Marmore report stated that the Parliamentary Financial and Economic Affairs Committee of Kuwait has approved bills for imposing tax on remittances of expatriates, based on their income level. The tax rate suggested starts at a modest 1 percent for remittance under KD 99 and goes all the way to 5 percent for remittance beyond KD 500. Remittance outflow from Kuwait in 2016 stood at KD 4.6 billion ($15.3 billion) with nearly 27 percent of that sent to India, followed by Egypt at 18 percent, Bangladesh at 7 percent and Philippines and Pakistan at three percent each.

The bill approved by the financial committee has been opposed by the legislative committee citing constitutionality. If the draft bill is approved, it will then be referred to the government and in case if it is accepted by the cabinet, it would become a law. Kuwait would then be the first country in the GCC region to impose remittance tax.

Lack of clarity

While the bill discussed about imposing taxes on remittances, it failed to clearly define the category of people who will be paying the taxes. The bill in its current form also failed to describe what would constitute as remittance, would it include income or even loans availed from banks that is being sent abroad. Lack of clarity and proper definition could hinder the upcoming debate in the parliament.

Critics of the bill have warned that introduction of taxes on remittances would lead to mushrooming of alternative channels or parallel black market to route money back home. The Central Bank of Kuwait had also voiced similar concerns in the past.

Higher taxes for high-income, knowledge workers could be dissuaded from pursuing long-term stint in Kuwait and this could constrain their supply. This may be counterproductive at a time when Kuwait strives to transform itself as knowledge-based economy and has a large scale need for highly skilled professionals.
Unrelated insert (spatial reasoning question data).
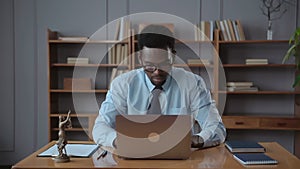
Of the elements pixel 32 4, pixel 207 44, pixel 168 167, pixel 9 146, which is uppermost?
pixel 32 4

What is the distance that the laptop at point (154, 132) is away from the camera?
1533mm

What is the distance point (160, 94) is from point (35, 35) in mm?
2682

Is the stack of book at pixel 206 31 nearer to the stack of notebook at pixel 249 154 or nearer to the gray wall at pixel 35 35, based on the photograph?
the gray wall at pixel 35 35

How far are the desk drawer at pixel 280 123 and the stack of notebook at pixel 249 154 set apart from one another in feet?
6.67

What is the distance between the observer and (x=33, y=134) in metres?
4.34

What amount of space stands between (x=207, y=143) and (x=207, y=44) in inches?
94.8

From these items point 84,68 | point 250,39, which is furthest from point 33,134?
point 250,39

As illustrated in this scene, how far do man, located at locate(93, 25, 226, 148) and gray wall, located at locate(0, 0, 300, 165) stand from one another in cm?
216

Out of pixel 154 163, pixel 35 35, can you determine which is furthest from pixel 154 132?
pixel 35 35

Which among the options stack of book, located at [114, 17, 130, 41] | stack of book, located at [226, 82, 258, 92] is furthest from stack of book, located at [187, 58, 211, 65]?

Unskilled laborers and semi-skilled workers whose wages are low and fall under the lower tax bracket would also stand to lose on the amount of money that they could save. A problem exacerbated by the rising cost of living, especially at a time when fuel and utility costs are on the rise. This could result in demand for higher wages across workers like electricians, plumbers, mechanics, and construction laborers.

Impact on businesses

Overall, the impact of remittance taxes on expatriates would be felt on businesses operating in Kuwait in the form of higher salaries and wages and on Kuwaiti nationals in the form of higher expenses to avail expat services. Kuwait is currently ranked seventh among the countries from which foreign money transfers are done. Out of the total foreign remittance, 26.6 percent of the remittance was sent to India amounting KD 1.1 billion, followed by Egypt with KD 750 million (18.1 percent), Bangladesh with KD 290 million (seven percent), Philippines with KD 250 million (6.1 percent) and Pakistan with KD 220 million (5.3 percent).

Elsewhere, UAE imposes a Value Added Tax (VAT) on all expatriate remittances. The VAT on remittances is not a tax on the remittances themselves but is specifically placed on remittance services implying that the VAT will apply only to the fee charged rather than the amount of funds being remitted.

Saudi Arabia in contrast imposes an 'expat levy' which requires foreigners working in the private sector to pay a family tax of 100 riyals ($26.60) per month for every minor or unemployed relative living in the country. An estimated 11 million foreigners work in the Saudi private sector, with 2.3 million of their dependents based in the kingdom, according to the Public Authority for Statistics. The tax is expected to increase every year until 2020, reaching 4,800 riyals ($1,280) per dependent annually.

Similar to Kuwait, Bahrain is also proposing to impose BD 1 fees on remittances below BD 300 and BD 10 for all money transfers exceeding the amount of BD 300. If implemented it would add at least BD 90 million to the state exchequer. Currently, around BD 2.5 billion annually is being transferred abroad by expatriate workers in Bahrain."